Attorneys for Petitioner: Michael H. Daney and Robin E. Hauptmann
Attorneys for Respondent: Kenneth M. Berman and Allyson N. Bloom
Misc. No. 6 Baltimore City Police Department, et al. v. Ivan Potts
Certified Question from the United States District Court for the District of Maryland
Question - Whether, under the Maryland Local Government Tort Claims Act and related contractual provisions, in light of the undisputed facts in the record, the three former Baltimore City Police officers named in this action are entitled to indemnity for the judgment entered against them herein; that is, whether, as a matter of law on the undisputed facts, the judgment sought to be enforced by Plaintiff is based on "tortious acts or omissions committed by the [officers] within the scope of [their] employment with [the City]."

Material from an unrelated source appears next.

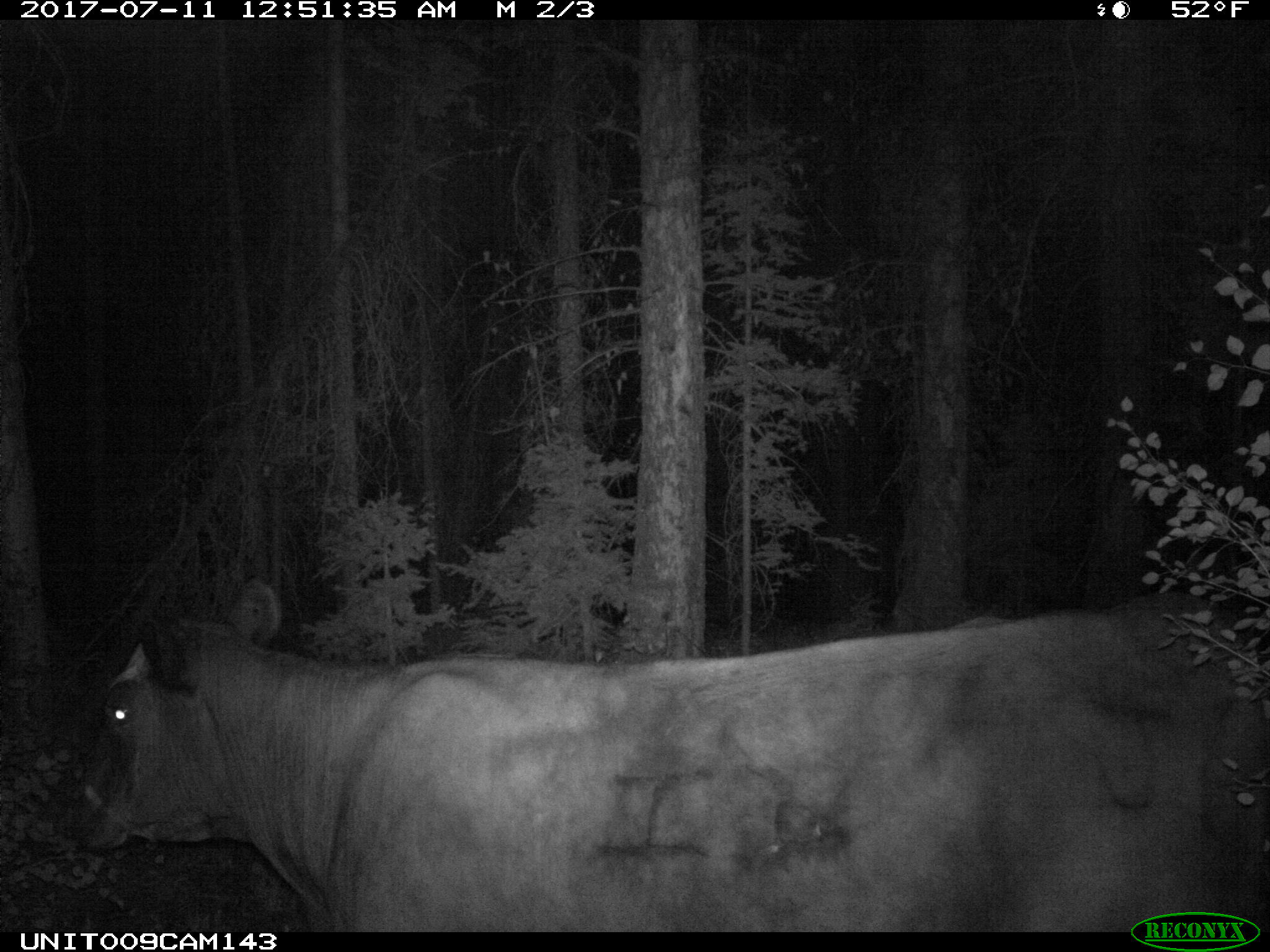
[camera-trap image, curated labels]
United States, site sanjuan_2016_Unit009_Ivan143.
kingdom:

Attorney for Petitioner: Justin Sperance Conroy
Attorney for Respondent: Paul Zukerberg
No. 51 Mayor and City Council of Baltimore v. Estate of William James, By Its Personal Representative, Menyonde Lewis
Issue – Torts – Under the Maryland Local Government Tort Claims Act and related contractual provisions, in light of the undisputed facts in the record, are the three former Baltimore City Police officers named in this action entitled to indemnity for the judgment entered against them herein; that is, as a matter of law on the undisputed facts, is the judgment sought to be enforced by Plaintiff based on "tortious acts or omissions committed by the [officers] within the scope of [their] employment with [the City]?
Attorney for Petitioner: Justin Sperance Conroy
Attorney for Respondent: Mandy L. Miliman
On the day of argument, counsel are instructed to register in the Clerk’s Office no later than 9:30 a.m. unless otherwise notified.
After February 10, 2020, the Court will recess until March 5, 2020.